> **Text block**:
- - -
Awesome
Chad
Search Google Dorks like Chad. Based on ivan-sincek/nagooglesearch.
Tested on Kali Linux v2024.2 (64-bit).
Made for educational purposes. I hope it will help!
Future plans:
- Chad Extractor:
- check if Playwright's Chromium headless browser is installed or not,
- add option to stop on rate limiting,
- find a way to bypass the auth. wall for
linkedin-user
.
Table of Contents
How to Install
Install Playwright and Chromium
pip3 install --upgrade playwright
playwright install chromium
Make sure each time you upgrade your Playwright dependency to re-install Chromium; otherwise, you might get an error using the headless browser in Chad Extractor.
Standard Install
pip3 install --upgrade google-chad
Build and Install From the Source
git clone https://github.com/ivan-sincek/chad && cd chad
python3 -m pip install --upgrade build
python3 -m build
python3 -m pip install dist/google_chad-7.0-py3-none-any.whl
Shortest Possible
chad -q 'intitle:"index of /" intext:"parent directory"'
File Download
Did you say Metagoofil?!
mkdir downloads
chad -q "ext:pdf OR ext:docx OR ext:xlsx OR ext:pptx" -s *.example.com -tr 200 -dir downloads
Chad's file download feature is based on Python Requests dependency.
Chad Extractor
Chad Extractor is a powerful tool based on Scrapy's web crawler and Playwright's Chromium headless browser, designed to efficiently scrape web content; unlike Python Requests dependency, which cannot render JavaScript encoded HTML and is easily blocked by anti-bot solutions.
- - -
> **Required task a**: According to the Chad page, on which system was the tool tested?

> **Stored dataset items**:
- - -
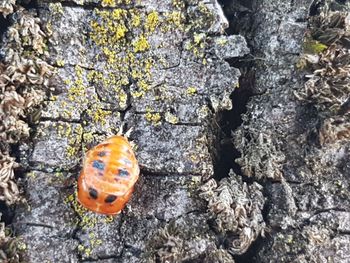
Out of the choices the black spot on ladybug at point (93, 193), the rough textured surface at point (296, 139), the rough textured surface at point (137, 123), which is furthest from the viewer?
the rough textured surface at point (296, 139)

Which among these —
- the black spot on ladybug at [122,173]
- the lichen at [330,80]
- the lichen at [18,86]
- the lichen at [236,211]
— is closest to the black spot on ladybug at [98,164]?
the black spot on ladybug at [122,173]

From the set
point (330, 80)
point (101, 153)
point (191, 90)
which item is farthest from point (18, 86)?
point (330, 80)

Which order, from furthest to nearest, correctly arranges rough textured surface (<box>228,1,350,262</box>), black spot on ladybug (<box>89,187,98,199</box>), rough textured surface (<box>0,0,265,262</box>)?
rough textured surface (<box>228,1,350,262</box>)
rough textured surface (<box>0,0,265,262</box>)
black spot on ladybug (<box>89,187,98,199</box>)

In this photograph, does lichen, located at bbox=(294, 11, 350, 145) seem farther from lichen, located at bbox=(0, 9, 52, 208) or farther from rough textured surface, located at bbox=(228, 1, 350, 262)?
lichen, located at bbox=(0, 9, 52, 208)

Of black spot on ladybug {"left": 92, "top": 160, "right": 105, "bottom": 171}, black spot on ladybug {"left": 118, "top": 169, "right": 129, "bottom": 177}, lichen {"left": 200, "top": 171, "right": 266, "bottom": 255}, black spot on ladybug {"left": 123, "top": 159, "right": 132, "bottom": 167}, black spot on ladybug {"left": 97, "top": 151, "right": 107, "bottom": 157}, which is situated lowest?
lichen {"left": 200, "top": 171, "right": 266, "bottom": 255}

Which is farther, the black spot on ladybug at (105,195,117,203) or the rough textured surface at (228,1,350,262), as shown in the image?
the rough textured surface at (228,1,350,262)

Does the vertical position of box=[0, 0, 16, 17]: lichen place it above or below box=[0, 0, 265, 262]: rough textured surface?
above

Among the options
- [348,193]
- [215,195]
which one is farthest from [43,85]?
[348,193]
- - -
> **Required task b**: Locate every line in the listing that contains the word "textured", paying attention to case, and copy each of those lines.

> **Complete output a**: Kali Linux v2024.2 (64-bit).

> **Complete output b**:
Out of the choices the black spot on ladybug at point (93, 193), the rough textured surface at point (296, 139), the rough textured surface at point (137, 123), which is furthest from the viewer?
the rough textured surface at point (296, 139)
Which order, from furthest to nearest, correctly arranges rough textured surface (<box>228,1,350,262</box>), black spot on ladybug (<box>89,187,98,199</box>), rough textured surface (<box>0,0,265,262</box>)?
rough textured surface (<box>228,1,350,262</box>)
rough textured surface (<box>0,0,265,262</box>)
In this photograph, does lichen, located at bbox=(294, 11, 350, 145) seem farther from lichen, located at bbox=(0, 9, 52, 208) or farther from rough textured surface, located at bbox=(228, 1, 350, 262)?
Which is farther, the black spot on ladybug at (105,195,117,203) or the rough textured surface at (228,1,350,262), as shown in the image?
the rough textured surface at (228,1,350,262)
Does the vertical position of box=[0, 0, 16, 17]: lichen place it above or below box=[0, 0, 265, 262]: rough textured surface?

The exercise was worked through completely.